Bonnie Honig to deliver Thinking Out Loud lecture series
The generation's most influential democratic theorist is set to arrive in Australia for a series of public lectures, organised by the University of Western Sydney and held at the State Library, to discuss whether we are actually better off thinking about democracy not in terms of the rights offered to citizens but by looking at how things are used.
Professor Bonnie Honig, from Northwestern University and the American Bar Foundation, will be in Sydney from April 15 to 19 for the second year of the 'Thinking Out Loud: Sydney Lectures in Philosophy and Society'.
Professor Honig says in the contemporary world of neo liberalism, efficiency is treated as the vehicle of political and economic health. State bureaucracy, but not corporate bureaucracy, is seen as inefficient, and privatisation is seen as a magic cure for social ills.
"One angle of the issue however is less noted: the impact on democratic forms of life of the loss of public things," Professor Honig says.
"These lectures will ask whether democracy is possible in the absence of public things. In other words, if neoliberalism leaves to democracy merely electoral majoritarianism and procedures of deliberation while divesting democratic states of their ownership of public things, what will the impact be?"
The Thinking Out Loud Lecture series will be split over three evenings in mid-April.
* Monday April 15 - Using the work of D. W.Winnicott, the object relations theorist, Lecture One will look at the transformative power of things, and their capacity to enchant citizenship.
* Tuesday April 16 - Lecture Two focuses on the work of Hannah Arendt, and notes the subtle heretofore unrecognized appreciation, in her writings, of shared and public things to the experience of equal citizenship, especially among Jews and Arabs in Israel/ Palestine. Here the question is whether land can serve as a public thing that supports or subverts democratic life.
* Friday April 19 - Lecture Three continues the focus on land, concentrating on first peoples' claims.

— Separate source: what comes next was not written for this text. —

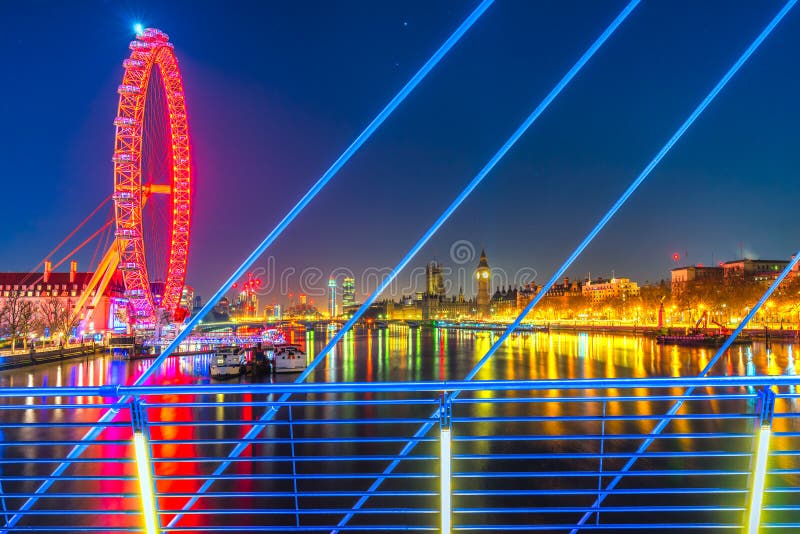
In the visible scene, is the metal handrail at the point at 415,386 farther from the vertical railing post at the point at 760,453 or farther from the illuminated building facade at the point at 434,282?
the illuminated building facade at the point at 434,282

Drawing on Jonathan Lear's Radical Hope, in which a member of the Crow People, deprived of their traditional way of life by white liberalism (a prequel to our contemporary experience with the neoliberal) remarks "I am living a life I do not understand", this lecture will look at various texts that explore what happens to people when they go through the motions of life deprived of public things.
Bookings for the Thinking Out Loud series are essential, and can be made at the State Library.
The Thinking Out Loud series is organised by the UWS School of Humanities and Communication Arts.